Everything from the line containing "common name: white rhinoceros" through the end of the entries should be transcribed exactly. Leave out all other lines.
*** Opening DATASET ENTRIES ***
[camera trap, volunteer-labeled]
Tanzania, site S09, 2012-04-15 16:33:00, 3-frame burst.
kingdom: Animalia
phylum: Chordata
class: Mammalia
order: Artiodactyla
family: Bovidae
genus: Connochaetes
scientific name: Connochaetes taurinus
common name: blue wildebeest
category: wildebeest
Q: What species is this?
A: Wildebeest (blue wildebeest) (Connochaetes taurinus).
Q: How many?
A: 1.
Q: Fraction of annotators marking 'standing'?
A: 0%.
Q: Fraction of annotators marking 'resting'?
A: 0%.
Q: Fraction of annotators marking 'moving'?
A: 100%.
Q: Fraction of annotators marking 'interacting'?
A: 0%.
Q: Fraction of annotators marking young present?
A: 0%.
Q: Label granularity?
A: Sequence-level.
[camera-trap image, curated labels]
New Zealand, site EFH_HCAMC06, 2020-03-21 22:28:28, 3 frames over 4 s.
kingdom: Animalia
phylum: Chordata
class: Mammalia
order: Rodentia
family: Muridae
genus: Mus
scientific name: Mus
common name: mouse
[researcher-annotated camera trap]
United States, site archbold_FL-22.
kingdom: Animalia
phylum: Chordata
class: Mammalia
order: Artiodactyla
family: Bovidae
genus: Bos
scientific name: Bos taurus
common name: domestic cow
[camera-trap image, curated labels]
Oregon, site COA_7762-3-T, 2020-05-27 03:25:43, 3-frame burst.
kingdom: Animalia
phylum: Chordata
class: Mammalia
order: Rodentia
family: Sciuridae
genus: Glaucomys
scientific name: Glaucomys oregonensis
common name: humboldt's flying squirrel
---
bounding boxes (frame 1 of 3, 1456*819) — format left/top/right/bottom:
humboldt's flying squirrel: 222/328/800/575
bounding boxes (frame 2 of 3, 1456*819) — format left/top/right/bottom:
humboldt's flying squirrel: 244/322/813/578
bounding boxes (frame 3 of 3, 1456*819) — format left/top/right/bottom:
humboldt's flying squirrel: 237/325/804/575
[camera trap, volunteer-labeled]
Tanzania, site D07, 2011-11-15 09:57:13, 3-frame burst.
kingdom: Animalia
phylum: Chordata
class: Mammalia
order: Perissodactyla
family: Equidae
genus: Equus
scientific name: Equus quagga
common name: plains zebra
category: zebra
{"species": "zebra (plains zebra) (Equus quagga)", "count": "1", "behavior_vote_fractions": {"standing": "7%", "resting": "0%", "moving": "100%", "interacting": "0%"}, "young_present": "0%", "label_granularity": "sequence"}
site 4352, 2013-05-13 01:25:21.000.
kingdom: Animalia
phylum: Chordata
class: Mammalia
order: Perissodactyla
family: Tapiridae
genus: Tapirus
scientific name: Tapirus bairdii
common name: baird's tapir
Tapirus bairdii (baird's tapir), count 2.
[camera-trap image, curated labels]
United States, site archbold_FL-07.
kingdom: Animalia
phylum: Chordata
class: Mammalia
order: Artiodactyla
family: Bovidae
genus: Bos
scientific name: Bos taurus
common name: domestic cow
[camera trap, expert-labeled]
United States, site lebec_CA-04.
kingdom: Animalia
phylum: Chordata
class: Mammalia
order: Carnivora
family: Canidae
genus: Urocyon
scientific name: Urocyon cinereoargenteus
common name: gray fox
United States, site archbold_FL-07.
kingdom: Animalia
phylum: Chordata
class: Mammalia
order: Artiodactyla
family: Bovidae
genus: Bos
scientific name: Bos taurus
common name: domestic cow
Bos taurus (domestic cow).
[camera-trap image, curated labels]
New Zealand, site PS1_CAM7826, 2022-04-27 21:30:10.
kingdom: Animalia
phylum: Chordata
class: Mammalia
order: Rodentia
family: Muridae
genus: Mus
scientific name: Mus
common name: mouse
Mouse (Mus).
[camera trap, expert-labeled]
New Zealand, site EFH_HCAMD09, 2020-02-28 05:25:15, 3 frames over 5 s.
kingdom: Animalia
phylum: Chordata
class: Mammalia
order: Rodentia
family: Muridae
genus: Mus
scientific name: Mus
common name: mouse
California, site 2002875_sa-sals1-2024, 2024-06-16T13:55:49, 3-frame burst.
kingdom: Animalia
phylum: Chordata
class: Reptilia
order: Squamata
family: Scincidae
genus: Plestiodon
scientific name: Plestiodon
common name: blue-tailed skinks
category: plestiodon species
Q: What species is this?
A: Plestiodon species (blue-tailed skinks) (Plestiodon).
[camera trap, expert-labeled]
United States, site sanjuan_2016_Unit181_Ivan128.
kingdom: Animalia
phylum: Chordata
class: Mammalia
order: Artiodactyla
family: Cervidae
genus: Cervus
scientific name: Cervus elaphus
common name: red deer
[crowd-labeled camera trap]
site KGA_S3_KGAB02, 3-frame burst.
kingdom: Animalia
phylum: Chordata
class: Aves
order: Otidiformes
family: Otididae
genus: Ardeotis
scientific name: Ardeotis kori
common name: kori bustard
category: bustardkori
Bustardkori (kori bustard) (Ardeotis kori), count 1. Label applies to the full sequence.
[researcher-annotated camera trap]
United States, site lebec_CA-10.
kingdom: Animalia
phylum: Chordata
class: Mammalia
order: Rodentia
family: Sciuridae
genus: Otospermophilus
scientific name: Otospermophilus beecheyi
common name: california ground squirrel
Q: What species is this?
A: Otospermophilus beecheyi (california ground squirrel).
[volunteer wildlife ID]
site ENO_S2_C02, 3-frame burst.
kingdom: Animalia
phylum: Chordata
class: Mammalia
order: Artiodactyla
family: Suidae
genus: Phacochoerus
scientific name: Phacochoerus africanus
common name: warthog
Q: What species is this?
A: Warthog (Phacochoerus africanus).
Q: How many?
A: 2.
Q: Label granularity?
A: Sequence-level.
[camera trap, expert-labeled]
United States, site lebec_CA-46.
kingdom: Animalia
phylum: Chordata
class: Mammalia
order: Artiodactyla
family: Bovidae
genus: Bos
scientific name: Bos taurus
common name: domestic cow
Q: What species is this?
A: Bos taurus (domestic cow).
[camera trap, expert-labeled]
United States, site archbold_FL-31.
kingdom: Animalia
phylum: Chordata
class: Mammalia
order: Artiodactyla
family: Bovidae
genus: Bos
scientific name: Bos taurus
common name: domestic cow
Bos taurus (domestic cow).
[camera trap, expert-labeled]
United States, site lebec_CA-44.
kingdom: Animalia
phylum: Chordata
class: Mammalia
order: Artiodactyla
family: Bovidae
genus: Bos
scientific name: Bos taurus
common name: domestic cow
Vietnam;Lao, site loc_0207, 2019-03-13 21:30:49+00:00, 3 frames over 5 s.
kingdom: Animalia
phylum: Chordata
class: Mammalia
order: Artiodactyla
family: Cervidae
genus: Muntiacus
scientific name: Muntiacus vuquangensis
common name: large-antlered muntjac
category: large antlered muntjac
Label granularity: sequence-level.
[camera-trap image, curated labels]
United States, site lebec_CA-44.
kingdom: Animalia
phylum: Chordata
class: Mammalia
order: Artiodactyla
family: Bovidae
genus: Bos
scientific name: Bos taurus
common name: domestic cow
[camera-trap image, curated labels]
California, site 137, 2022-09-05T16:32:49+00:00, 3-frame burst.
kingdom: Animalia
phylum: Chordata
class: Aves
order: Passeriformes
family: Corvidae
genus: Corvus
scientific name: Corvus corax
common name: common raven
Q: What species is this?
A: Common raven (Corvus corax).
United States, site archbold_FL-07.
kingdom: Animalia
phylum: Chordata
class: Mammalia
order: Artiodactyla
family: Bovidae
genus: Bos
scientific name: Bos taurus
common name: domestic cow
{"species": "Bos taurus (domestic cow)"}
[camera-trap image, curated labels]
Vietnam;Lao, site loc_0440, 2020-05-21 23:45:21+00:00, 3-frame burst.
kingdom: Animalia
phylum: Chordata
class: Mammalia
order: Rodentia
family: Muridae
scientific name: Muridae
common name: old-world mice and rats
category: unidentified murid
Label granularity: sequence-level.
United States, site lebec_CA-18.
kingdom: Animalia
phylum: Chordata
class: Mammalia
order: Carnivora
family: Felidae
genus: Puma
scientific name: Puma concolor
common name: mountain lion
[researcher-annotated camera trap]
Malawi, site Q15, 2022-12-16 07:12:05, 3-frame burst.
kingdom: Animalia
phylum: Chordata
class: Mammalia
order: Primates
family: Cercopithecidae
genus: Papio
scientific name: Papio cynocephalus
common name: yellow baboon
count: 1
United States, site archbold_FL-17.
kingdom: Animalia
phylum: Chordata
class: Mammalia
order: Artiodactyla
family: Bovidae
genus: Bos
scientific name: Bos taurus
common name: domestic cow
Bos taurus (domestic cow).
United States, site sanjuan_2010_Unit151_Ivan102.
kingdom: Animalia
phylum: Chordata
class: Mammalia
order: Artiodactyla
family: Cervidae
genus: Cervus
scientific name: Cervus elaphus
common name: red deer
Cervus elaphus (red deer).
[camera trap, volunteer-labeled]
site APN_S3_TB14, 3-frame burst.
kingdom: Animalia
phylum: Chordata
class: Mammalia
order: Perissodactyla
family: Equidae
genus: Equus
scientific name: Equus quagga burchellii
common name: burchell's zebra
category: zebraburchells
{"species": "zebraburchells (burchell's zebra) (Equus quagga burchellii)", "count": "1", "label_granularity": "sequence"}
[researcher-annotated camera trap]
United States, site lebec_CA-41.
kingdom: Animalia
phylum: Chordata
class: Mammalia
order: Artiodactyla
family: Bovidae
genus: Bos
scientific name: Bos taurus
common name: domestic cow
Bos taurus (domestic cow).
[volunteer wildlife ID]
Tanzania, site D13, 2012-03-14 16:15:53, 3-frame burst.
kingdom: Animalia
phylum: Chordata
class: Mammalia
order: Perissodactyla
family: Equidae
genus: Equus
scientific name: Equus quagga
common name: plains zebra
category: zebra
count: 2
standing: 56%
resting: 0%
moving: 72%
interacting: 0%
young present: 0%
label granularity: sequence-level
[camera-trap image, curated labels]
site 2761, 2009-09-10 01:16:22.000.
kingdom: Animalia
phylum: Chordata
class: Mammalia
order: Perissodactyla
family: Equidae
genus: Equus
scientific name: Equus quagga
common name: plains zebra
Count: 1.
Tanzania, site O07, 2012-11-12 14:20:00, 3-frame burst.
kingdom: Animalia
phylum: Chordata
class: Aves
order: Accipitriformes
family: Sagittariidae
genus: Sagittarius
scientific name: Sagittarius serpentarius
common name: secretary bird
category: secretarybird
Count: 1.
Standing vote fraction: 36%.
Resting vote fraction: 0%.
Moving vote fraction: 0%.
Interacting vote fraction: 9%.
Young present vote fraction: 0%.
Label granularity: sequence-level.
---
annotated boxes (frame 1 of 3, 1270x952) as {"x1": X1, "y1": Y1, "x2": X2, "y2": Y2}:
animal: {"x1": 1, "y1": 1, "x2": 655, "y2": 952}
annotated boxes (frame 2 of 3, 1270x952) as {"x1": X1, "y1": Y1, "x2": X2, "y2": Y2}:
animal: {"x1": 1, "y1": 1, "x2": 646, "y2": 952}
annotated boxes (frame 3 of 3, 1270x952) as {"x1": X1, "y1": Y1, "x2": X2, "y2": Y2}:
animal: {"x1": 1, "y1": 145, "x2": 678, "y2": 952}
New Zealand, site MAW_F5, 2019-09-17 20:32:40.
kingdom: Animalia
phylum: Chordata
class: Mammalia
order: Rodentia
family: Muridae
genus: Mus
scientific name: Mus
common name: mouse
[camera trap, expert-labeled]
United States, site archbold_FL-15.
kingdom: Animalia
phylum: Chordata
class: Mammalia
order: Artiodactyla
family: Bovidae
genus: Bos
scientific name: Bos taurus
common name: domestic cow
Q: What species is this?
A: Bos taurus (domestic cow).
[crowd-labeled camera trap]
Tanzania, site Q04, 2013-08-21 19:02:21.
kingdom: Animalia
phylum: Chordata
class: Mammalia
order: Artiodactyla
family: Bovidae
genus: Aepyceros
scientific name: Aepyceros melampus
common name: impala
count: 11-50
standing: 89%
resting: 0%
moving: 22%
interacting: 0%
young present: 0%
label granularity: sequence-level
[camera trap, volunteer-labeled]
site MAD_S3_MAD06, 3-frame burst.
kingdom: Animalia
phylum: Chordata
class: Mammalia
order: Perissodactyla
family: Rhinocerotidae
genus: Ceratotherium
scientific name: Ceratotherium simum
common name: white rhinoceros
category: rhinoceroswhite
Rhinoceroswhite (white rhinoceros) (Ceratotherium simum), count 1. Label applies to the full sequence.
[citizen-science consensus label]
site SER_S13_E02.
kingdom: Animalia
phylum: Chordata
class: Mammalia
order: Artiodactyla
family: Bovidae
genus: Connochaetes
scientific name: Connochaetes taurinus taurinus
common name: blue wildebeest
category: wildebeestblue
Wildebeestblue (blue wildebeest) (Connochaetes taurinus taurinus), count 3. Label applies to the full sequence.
*** Closing DATASET ENTRIES ***
== RESPONSE AREA ==
common name: white rhinoceros
category: rhinoceroswhite
Rhinoceroswhite (white rhinoceros) (Ceratotherium simum), count 1. Label applies to the full sequence.
[citizen-science consensus label]
site SER_S13_E02.
kingdom: Animalia
phylum: Chordata
class: Mammalia
order: Artiodactyla
family: Bovidae
genus: Connochaetes
scientific name: Connochaetes taurinus taurinus
common name: blue wildebeest
category: wildebeestblue
Wildebeestblue (blue wildebeest) (Connochaetes taurinus taurinus), count 3. Label applies to the full sequence.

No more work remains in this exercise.